Risk-Adjusted Return

 0.11
  actual daily
8
92% of assets perform better
Based on monthly moving average General Electric is performing at about 8% of its full potential. If added to a well diversified portfolio the total return can be enhanced and market risk can be reduced. You can increase risk-adjusted return of General Electric by adding it to a well-diversified portfolio.
Key indicators related to General Electric's volatility include:
90 Days Market Risk
Chance Of Distress
90 Days Economic Sensitivity
General Electric Stock volatility depicts how high the prices fluctuate around the mean (or its average) price. In other words, it is a statistical measure of the distribution of General daily returns, and it is calculated using variance and standard deviation. We also use General's beta, its sensitivity to the market, as well as its odds of financial distress to provide a more practical estimation of General Electric volatility.
  

ESG Sustainability

While most ESG disclosures are voluntary, General Electric's sustainability indicators can be used to identify proper investment strategies using environmental, social, and governance scores that are crucial to General Electric's managers and investors.
Environment Score
Governance Score
Social Score
Since volatility provides investors with entry points to take advantage of stock prices, companies, such as General Electric can benefit from it. Downward market volatility can be a perfect environment for investors who play the long game as hey may decide to buy additional stocks of General Electric at lower prices to lower their average cost per share. Similarly, when the prices of General Electric's stock rise, investors can sell out and invest the proceeds in other equities with better opportunities. Main indicators related to General Electric's market risk premium analysis include:
Beta
0.34
Alpha
0.13
Risk
2.39
Sharpe Ratio
0.11
Expected Return
0.25

General Electric Market Sensitivity And Downside Risk

General Electric's beta coefficient measures the volatility of General stock compared to the systematic risk of the entire market represented by your selected benchmark. In mathematical terms, beta represents the slope of the line through a regression of data points where each of these points represents General stock's returns against your selected market. In other words, General Electric's beta of 0.34 provides an investor with an approximation of how much risk General Electric stock can potentially add to one of your existing portfolios. General Electric currently demonstrates below-average downside deviation. It has Information Ratio of 0.04 and Jensen Alpha of 0.13. Understanding different market volatility trends often help investors to time the market. Properly using volatility indicators enable traders to measure General Electric's stock risk against market volatility during both bullish and bearish trends.

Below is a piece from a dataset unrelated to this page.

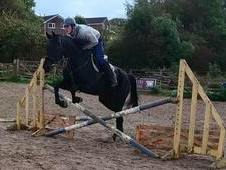 Gorgeous Warmbloodx Gelding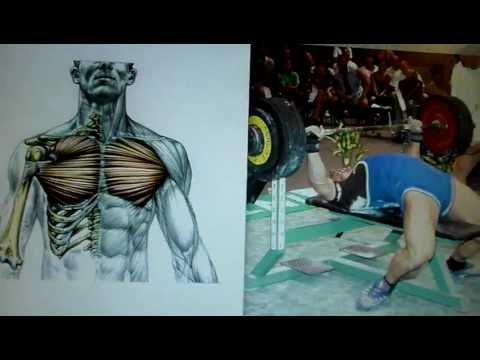 Comment correctement balancer le muscle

The higher level of volatility that comes with bear markets can directly impact General Electric's stock price while adding stress to investors as they watch their shares' value plummet. This usually forces investors to rebalance their portfolios by buying different financial instruments as prices fall.
Check current 90 days General Electric correlation with market (Dow Jones Industrial)
α0.13   β0.34
3 Months Beta |Analyze General Electric Demand Trend
Check current 90 days General Electric correlation with market (Dow Jones Industrial)

General Electric Volatility and Downside Risk

General standard deviation measures the daily dispersion of prices over your selected time horizon relative to its mean. A typical volatile entity has a high standard deviation, while the deviation of a stable instrument is usually low. As a downside, the standard deviation calculates all uncertainty as risk, even when it is in your favor, such as above-average returns.

General Electric Stock Volatility Analysis

Volatility refers to the frequency at which General Electric stock price increases or decreases within a specified period. These fluctuations usually indicate the level of risk that's associated with General Electric's price changes. Investors will then calculate the volatility of General Electric's stock to predict their future moves. A stock that has erratic price changes quickly hits new highs, and lows are considered highly volatile. A stock with relatively stable price changes has low volatility. A highly volatile stock is riskier, but the risk cuts both ways. Investing in highly volatile security can either be highly successful, or you may experience significant failure. There are two main types of General Electric's volatility:

Historical Volatility

This type of stock volatility measures General Electric's fluctuations based on previous trends. It's commonly used to predict General Electric's future behavior based on its past. However, it cannot conclusively determine the future direction of the stock.

Implied Volatility

This type of volatility provides a positive outlook on future price fluctuations for General Electric's current market price. This means that the stock will return to its initially predicted market price. This type of volatility can be derived from derivative instruments written on General Electric's to be redeemed at a future date.
Transformation
The output start index for this execution was zero with a total number of output elements of sixty-one. General Electric Average Price is the average of the sum of open, high, low and close daily prices of a bar. It can be used to smooth an indicator that normally takes just the closing price as input.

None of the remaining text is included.